Since I posted this, I have set up 13 cultures according to the "how I culture woodlice" thread that I referenced above. To early to tell how they will work out but according to the thread, should work nicely.
Doug


----------



## oddlot (Jun 28, 2010)

dmartin72 said:


> Are people seeding their tanks with adults? If not, how do you feed out the young?
> 
> David


I seed my tanks.Depending on the species,the frogs may eat the adults.If the adult is too big for your frog to eat then it will breed and seed your tank as well as help clean it up.


----------



## Pumilo (Sep 4, 2010)

dmartin72 said:


> Are people seeding their tanks with adults? If not, how do you feed out the young?
> 
> David


Isopods are primarily nocturnal and the dart frogs are diurnal. So many of the adults stay tucked away under the leaf litter and don't get eaten. This allows them to breed and establish a nice in-viv colony.
Doug


----------



## Mitch (Jun 18, 2010)

Does anyone have any other methods of feeding isos out of the culture? The cardboard method works okay and is fine, but are there easier methods?


----------



## Bokfan1 (Oct 17, 2010)

I like to fill the culture part way up with dechlorinated water and then pour it through a vented fruitfly lid...the water goes through the fabric while the isos or springs are filtered out. Then I set the lid in my viv or just shake them out into it.


----------



## tim13 (Feb 1, 2011)

when my culture really gets going, ive thought about scooping out the substrate and woodlice with a small fishnet and just pouring water over em till all thats left is the woodlice. they would also be moist for supplements to stick really well. just an idea i had.


----------



## Mitch (Jun 18, 2010)

[email protected] said:


> I like to fill the culture part way up with dechlorinated water and then pour it through a vented fruitfly lid...the water goes through the fabric while the isos or springs are filtered out. Then I set the lid in my viv or just shake them out into it.

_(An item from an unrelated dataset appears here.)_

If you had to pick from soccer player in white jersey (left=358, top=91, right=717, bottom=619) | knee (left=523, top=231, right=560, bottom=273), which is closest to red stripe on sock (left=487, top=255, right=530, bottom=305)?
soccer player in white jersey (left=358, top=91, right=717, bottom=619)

Wouldn't that only really work with charcoal? If you were using coco fiber or something the whole culture would get waterlogged if I understand what you're saying correctly. Also I don't culture the isos in ff cups anyways. 



tim13 said:


> when my culture really gets going, ive thought about scooping out the substrate and woodlice with a small fishnet and just pouring water over em till all thats left is the woodlice. they would also be moist for supplements to stick really well. just an idea i had.


Hmm good idea. I could see that possibly working.


----------



## MountaineerLegion (Apr 8, 2008)

I'll just throw this out as I haven't tried it. I'm still setting up my micro fauna cultures.

During college I took an entomology class where we collected leaf litter out of the forest. We placed handfuls of the litter in a funnel with a screen in the bottom (a kitchen colander might serve the same purpose) which kept the litter from plugging the small end of the funnel. We then placed the small end of the funnel in our collection cups. A standard light bulb was placed at the top of the funnel. The heat from the light drove the organisms to the bottom of the funnel where they fell into our collection cups. Then we got to stare into microscopes for hours on end ID-ing them.

I would think this approach would then allow you to replace the litter back into the culture to be reused. Just an idea.


----------



## Mitch (Jun 18, 2010)

MountaineerLegion said:


> I'll just throw this out as I haven't tried it. I'm still setting up my micro fauna cultures.
> 
> During college I took an entomology class where we collected leaf litter out of the forest. We placed handfuls of the litter in a funnel with a screen in the bottom (a kitchen colander might serve the same purpose) which kept the litter from plugging the small end of the funnel. We then placed the small end of the funnel in our collection cups. A standard light bulb was placed at the top of the funnel. The heat from the light drove the organisms to the bottom of the funnel where they fell into our collection cups. Then we got to stare into microscopes for hours on end ID-ing them.
> 
> I would think this approach would then allow you to replace the litter back into the culture to be reused. Just an idea.


Wow, very good idea. I also have the perfect desk lamp for just the task! Thanks.


----------



## Mworks (Mar 23, 2008)

I use a very simple method for collecting from both my isopod and springtail cultures - a pooter! Quick and efficient and doesn't disturb the cultures too much either.

Regards
Marcus


----------



## earthfrog (May 18, 2008)

I feed mine leaf cuttings from plants in my viv, and leftover vitamin powder that lands in the viv---this is for my in-viv colony. (I don't go out of my way to feed them in there---they do great on their own.)


----------



## frogfreak (Mar 4, 2009)

Mworks said:


> I use a very simple method for collecting from both my isopod and springtail cultures - a pooter! Quick and efficient and doesn't disturb the cultures too much either.
> 
> Regards
> Marcus


Hi Marcus

Can you show us an examle or link, to the size of pooter you use?


----------



## zaius (Feb 21, 2008)

Glen,

Here's a link on how to make a simple pooter.
Bugs Ed - Interactive insect workshops for all ages

I like using a vacuum bug gun you can catch small insects even springtails and escaped crickets.
You can get them at toys r us
Backyard Safari Bug Vacuum - New and Improved - Summit Toys - Toys "R" Us


----------



## Mworks (Mar 23, 2008)

frogfreak said:


> Hi Marcus
> 
> Can you show us an examle or link, to the size of pooter you use?


This is identical to the ones I use.

NHBS - Pooter

Regards
Marcus


----------



## Mitch (Jun 18, 2010)

How does one use a pooter?


----------



## tim13 (Feb 1, 2011)

Omg. I am so going to toys r us tonight. 

You suck on one end and it sucks bugs into a container at the other end


----------